Objectives =
a. In the US 311 article, rewrite everything from "After the passing" down to "the Danville Expressway.", putting "westward" in place of "due west".
b. According to the US 311 article, why did North Carolina remove US 311 from the southernmost part of its route? Answer in one to three sentences.

U.S. Route 311 is a United States highway that runs for  from Winston-Salem, North Carolina to near Danville, Virginia. It connects the cities of Winston-Salem, Madison, and Eden.  The route runs northeast from Winston-Salem to Danville.  By the numbering convention, it is an auxiliary route of US 11, however except for a brief period shortly after the route was established, it has not connected to its parent route.

US 311 begins in Winston-Salem, at US 52 (exit 110B) in the downtown area, and proceeds northeast of the city.  Starting in the vicinity of Madison, US 311 follows a number of different North Carolina state highways in short succession along with another major US Highway, US 220 before crossing the Virginia line.  In Virginia, the route terminates shortly after crossing the border at the western end of the Danville Expressway (US 58).

In May 2018, North Carolina applied for, and received, permission from AASHTO to remove US 311 from the southernmost  of the route, being mostly redundant to I-74, bringing it to its current routing from Winston-Salem to Danville.

Route description

US 311 begins at exit 110B from the US 52/NC 8 freeway in Winston-Salem, NC and leads into the downtown area. It follows N Martin Luther King Jr Dr for a short time before continuing northeast along New Walkertown Road. It travels northeast and intersects NC 66 at the edge of Walkertown, which motorists can use to connect to nearby shopping centers situated along US 158 (Reidsville Road). Shortly after, US 311 then turns to follow Harley Drive and turns again to follow Main Street through town.  North of Walkertown, the road takes the local name of Walnut Cove Road.  At the southern edge of the town of Walnut Cove NC 65 joins for a short  concurrency.  At the northern boundary of Walnut Cove, NC 89 has its terminus at US 311, and the highway turns northeast.  North Carolina Highway 772 terminates at US 311 near Pine Hall and entering the town of Madison, US 311 takes an easterly route as Academy Street, meeting up with NC 704 along the way.  East of Madison, it leaves NC 704 and joins with the Future Interstate 73/US 220 by-pass, both routes traveling due north in a short concurrency to Mayodan. In Mayodan, US 311 then leaves the US 220 freeway, and proceeds easterly again, along NC 135 towards Eden.  Three other NC routes join with 311 in Eden in short succession: NC 770, NC 87 and NC 14, then the 4 joined routes cross the Dan River along Van Buren Street in Eden.  NC 14/NC 87 continue north on Van Buren, while US 311 exits Van Buren Street on a grade-separated interchange onto Meadow Road near the Eden Mall, heading northeast into a rural area before crossing into Virginia.

After the passing through the small communities of Berry Hill and Buford, it turns due west joining US 58 Business before the northern terminus of US 311 occurs at US 58, west of Danville at the western end of the Danville Expressway.

Data provided =
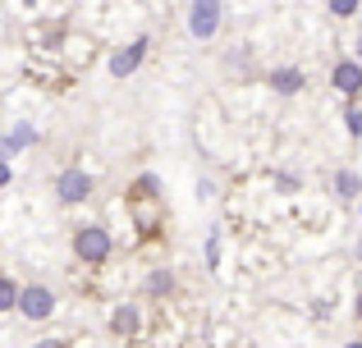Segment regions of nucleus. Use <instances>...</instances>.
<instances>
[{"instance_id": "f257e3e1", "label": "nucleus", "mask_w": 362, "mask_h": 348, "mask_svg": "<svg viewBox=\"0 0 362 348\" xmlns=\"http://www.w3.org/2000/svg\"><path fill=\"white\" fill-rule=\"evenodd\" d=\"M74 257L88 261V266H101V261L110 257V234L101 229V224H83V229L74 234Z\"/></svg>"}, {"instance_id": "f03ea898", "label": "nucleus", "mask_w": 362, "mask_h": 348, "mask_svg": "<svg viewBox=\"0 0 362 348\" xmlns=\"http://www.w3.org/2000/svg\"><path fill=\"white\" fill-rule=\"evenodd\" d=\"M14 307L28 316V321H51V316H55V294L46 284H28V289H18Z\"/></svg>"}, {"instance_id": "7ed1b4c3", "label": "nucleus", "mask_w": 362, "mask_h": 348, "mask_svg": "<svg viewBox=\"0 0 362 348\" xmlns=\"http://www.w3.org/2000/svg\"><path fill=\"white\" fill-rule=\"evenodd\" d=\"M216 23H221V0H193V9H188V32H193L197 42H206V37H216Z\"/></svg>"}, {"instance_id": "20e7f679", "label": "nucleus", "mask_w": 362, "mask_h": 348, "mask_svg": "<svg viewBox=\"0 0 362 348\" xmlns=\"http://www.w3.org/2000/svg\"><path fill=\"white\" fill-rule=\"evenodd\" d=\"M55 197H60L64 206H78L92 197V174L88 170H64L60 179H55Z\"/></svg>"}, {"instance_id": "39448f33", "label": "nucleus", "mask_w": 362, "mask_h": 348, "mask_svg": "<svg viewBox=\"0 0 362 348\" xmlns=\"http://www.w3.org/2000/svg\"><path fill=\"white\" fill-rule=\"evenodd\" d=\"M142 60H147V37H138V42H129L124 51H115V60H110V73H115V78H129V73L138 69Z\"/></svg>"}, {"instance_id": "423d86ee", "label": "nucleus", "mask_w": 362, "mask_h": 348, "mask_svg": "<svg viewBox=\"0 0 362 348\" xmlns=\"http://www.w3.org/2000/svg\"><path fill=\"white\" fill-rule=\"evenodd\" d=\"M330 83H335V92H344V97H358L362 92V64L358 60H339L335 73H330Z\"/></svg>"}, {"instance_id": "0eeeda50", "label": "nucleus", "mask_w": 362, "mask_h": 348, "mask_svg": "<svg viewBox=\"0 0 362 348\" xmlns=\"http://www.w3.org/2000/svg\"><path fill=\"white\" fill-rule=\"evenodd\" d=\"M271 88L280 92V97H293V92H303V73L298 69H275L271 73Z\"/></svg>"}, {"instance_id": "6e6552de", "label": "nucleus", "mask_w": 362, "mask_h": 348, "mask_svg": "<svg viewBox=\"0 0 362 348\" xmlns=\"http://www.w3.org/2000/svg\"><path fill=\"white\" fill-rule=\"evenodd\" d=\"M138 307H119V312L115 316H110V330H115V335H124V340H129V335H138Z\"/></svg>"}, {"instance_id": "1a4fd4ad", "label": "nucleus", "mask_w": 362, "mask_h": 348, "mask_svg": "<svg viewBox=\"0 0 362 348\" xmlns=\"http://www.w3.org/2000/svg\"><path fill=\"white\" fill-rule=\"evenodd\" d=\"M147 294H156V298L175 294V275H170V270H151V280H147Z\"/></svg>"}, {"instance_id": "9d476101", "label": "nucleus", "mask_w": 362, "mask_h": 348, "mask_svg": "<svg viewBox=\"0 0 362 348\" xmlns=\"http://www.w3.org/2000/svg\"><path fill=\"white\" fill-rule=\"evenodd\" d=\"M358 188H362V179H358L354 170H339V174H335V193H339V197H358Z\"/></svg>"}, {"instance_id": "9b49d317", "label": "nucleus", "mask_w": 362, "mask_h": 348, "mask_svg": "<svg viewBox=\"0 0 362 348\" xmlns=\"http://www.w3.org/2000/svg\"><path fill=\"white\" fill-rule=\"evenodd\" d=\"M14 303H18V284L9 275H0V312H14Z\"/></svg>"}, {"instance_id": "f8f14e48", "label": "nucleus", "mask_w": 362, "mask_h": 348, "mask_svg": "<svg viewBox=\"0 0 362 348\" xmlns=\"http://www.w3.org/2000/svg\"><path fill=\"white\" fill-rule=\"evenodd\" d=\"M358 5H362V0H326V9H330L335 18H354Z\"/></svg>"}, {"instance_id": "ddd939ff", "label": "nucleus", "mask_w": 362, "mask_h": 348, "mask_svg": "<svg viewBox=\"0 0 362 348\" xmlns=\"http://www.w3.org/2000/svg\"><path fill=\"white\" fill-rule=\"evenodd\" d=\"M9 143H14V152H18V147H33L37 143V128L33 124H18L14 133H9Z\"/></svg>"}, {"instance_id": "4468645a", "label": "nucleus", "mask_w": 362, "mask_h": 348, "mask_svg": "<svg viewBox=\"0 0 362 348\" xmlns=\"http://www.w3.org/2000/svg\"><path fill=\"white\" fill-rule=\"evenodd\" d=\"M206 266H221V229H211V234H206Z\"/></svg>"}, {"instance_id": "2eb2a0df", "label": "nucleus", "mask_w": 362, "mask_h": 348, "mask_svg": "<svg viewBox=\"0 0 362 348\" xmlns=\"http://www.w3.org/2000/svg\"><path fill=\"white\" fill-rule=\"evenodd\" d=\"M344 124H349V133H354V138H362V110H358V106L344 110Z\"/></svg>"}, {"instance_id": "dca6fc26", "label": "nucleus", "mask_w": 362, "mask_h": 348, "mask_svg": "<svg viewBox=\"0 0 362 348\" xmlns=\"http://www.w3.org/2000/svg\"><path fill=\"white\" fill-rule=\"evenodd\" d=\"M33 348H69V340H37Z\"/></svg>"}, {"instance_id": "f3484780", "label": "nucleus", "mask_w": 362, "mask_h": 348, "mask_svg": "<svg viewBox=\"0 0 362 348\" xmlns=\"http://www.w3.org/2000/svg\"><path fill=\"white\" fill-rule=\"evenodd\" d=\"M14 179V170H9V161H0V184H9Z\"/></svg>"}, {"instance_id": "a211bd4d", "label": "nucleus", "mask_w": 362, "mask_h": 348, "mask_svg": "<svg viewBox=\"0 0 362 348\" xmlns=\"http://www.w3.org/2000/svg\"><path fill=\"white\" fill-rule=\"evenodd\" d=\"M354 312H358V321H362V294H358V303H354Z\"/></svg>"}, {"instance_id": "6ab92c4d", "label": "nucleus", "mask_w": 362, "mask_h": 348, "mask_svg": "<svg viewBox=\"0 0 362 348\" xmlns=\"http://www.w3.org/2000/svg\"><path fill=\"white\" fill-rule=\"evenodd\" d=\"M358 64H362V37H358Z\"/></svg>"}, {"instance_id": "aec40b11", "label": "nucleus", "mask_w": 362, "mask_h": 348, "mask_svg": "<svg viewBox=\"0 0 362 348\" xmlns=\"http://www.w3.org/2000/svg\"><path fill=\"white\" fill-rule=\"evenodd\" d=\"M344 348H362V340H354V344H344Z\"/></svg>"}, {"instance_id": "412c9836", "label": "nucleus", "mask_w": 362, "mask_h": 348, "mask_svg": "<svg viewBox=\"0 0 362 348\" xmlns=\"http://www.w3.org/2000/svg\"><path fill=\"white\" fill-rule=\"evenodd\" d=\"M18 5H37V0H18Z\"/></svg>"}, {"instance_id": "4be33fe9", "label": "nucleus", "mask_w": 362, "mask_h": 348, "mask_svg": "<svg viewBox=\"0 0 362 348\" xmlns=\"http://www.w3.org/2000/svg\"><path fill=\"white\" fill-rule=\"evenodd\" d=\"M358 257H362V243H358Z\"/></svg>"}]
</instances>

The results =
a.
After the passing through the small communities of Berry Hill and Buford, it turns westward joining US 58 Business before the northern terminus of US 311 occurs at US 58, west of Danville at the western end of the Danville Expressway.

b. North Carolina had US 311 removed from the southernmost part of its route because that stretch was mostly redundant to I-74. AASHTO granted the request in May 2018, leaving the route running from Winston-Salem to Danville.